Wayne Inman
Former Chief Of Police, Billings
I was a Portland, Oregon Police Bureau member for more than twenty-eight years. We didn’t call them “hate” crimes there. We had bias crimes, where the targets were the African American and homosexual communities. At first, there were a few incidents, then there were quite a few, and then we began to hear from [the offenders themselves] in terms of their philosophies of racial separatism and racial superiority.
The number of incidents over a period of time grew to about fifty or seventy-five separate instances. We, as a police department, began to tell the mayor and the city council: “We have an emergent problem here, we have seen what has happened in Hayden Lake, Idaho, the headquarters of the Aryan Nation. We have seen what has happened in California. We don’t want that to happen here. This is a beautiful city by the river. We have to do something about this before we have a serious injury or death.”

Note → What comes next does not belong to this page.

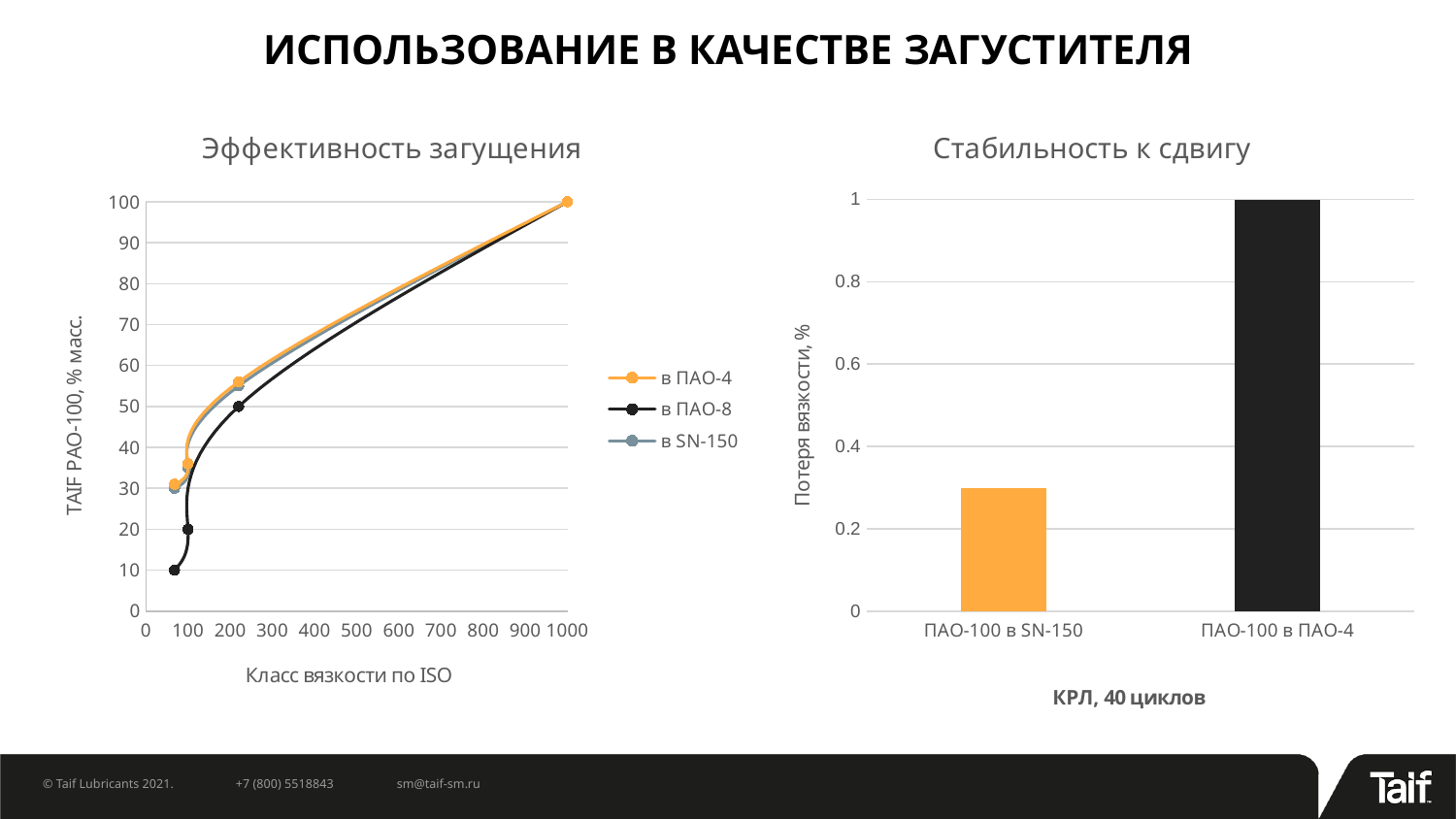
On the chart titled "Стабильность к сдвигу", is the value for ПАО-100 в SN-150 greater or less than 0.2? greater On the chart titled "Стабильность к сдвигу", how many categories are shown? 2 On the chart titled "Стабильность к сдвигу", which category has the lowest value? ПАО-100 в SN-150 On the chart titled "Стабильность к сдвигу", what is the value for ПАО-100 в ПАО-4? 1 What kind of chart is the one titled "Эффективность загущения"? line chart On the chart titled "Стабильность к сдвигу", which category has the highest value? ПАО-100 в ПАО-4 On the chart titled "Эффективность загущения", do the values rise or fall as the ISO viscosity class increases? rise On the chart titled "Эффективность загущения", what value do all three series reach at ISO viscosity class 1000? 100 What kind of chart is the one titled "Стабильность к сдвигу"? bar chart On the chart titled "Стабильность к сдвигу", is the value for ПАО-100 в SN-150 greater or less than 0.4? less On the chart titled "Эффективность загущения", what is the y-axis label? TAIF PAO-100, % масс. On the chart titled "Эффективность загущения", how many series does the legend list? 3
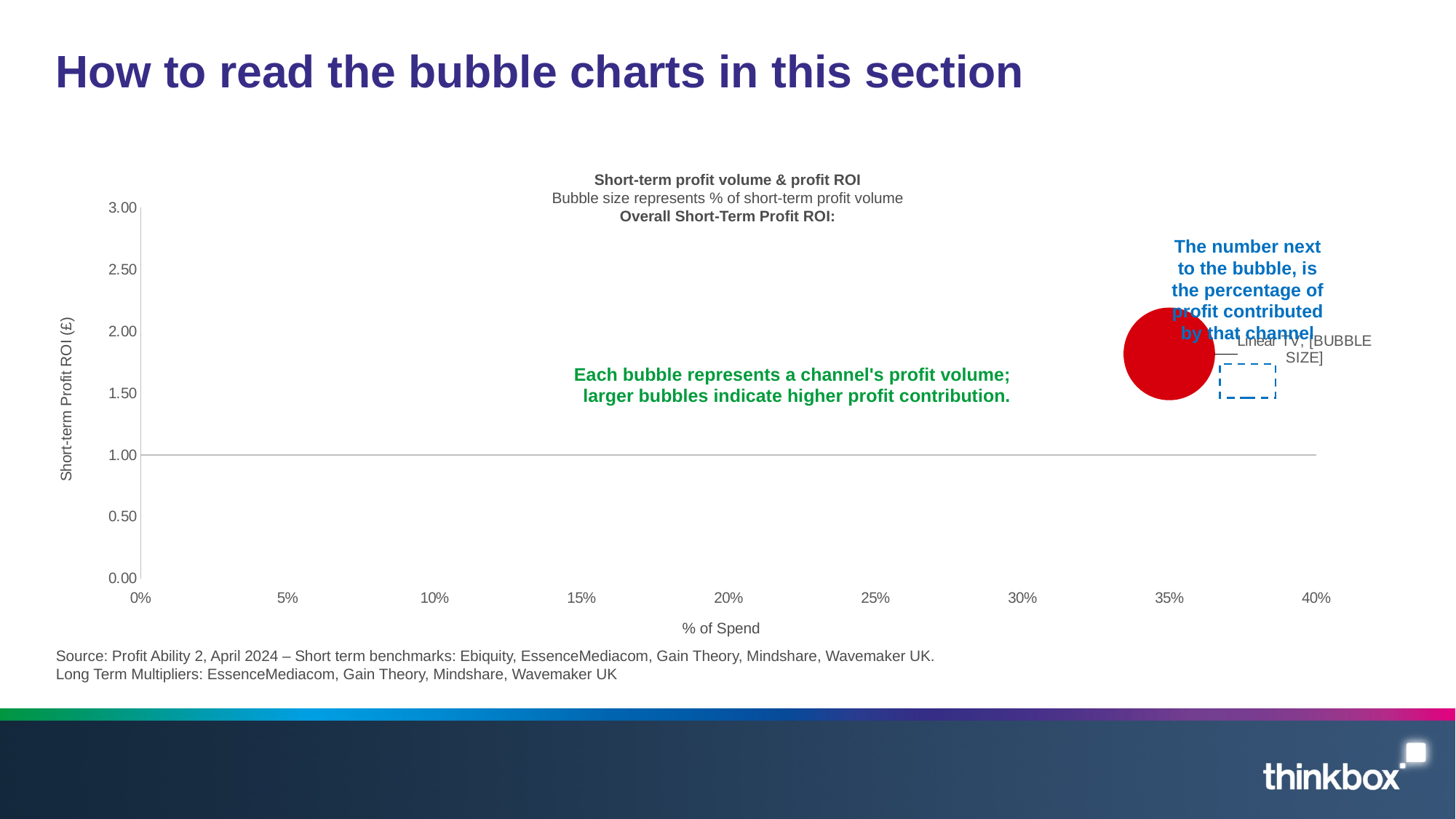
Is the Short-term Profit ROI value for the Linear TV bubble greater or less than 1.00? greater Is the Short-term Profit ROI value for the Linear TV bubble greater or less than 2.50? less What is the title of the y axis on the chart? Short-term Profit ROI (£) How many bubbles are plotted on the chart? 1 What kind of chart is shown on the slide? Bubble chart At which y-axis value is the horizontal reference line drawn across the chart? 1.00 Is the % of Spend value for the Linear TV bubble greater or less than 40%? less What is the maximum value shown on the y axis of the chart? 3.00 What is the title of the x axis on the chart? % of Spend Which channel is labelled next to the bubble on the chart? Linear TV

I can remember quite vividly being in the mayor’s office and his angry response that this could never happen in his city, and that we were exaggerating. It wasn’t too long before the community began to pressure us for some kind of response to these crimes. But nothing much was done. Finally, three skinheads saw an Ethiopian college student come out of his apartment, and they circled the block and confronted him as he was about to get into his car. They jumped out with their baseball bats and they harassed and taunted him. They then used their bats and they killed him on the spot, for no other reason than his skin was black.
We then had a community in shock. How could this happen in the great city of Portland? So we said, “Folks, we have been telling you for at least three years that they are here, that they are going to kill someone, and that we need the community to rise against this hate activity and not regard it as just a police problem: We need to see that it’s a community problem.”
I was determined that that was not going to happen in Billings.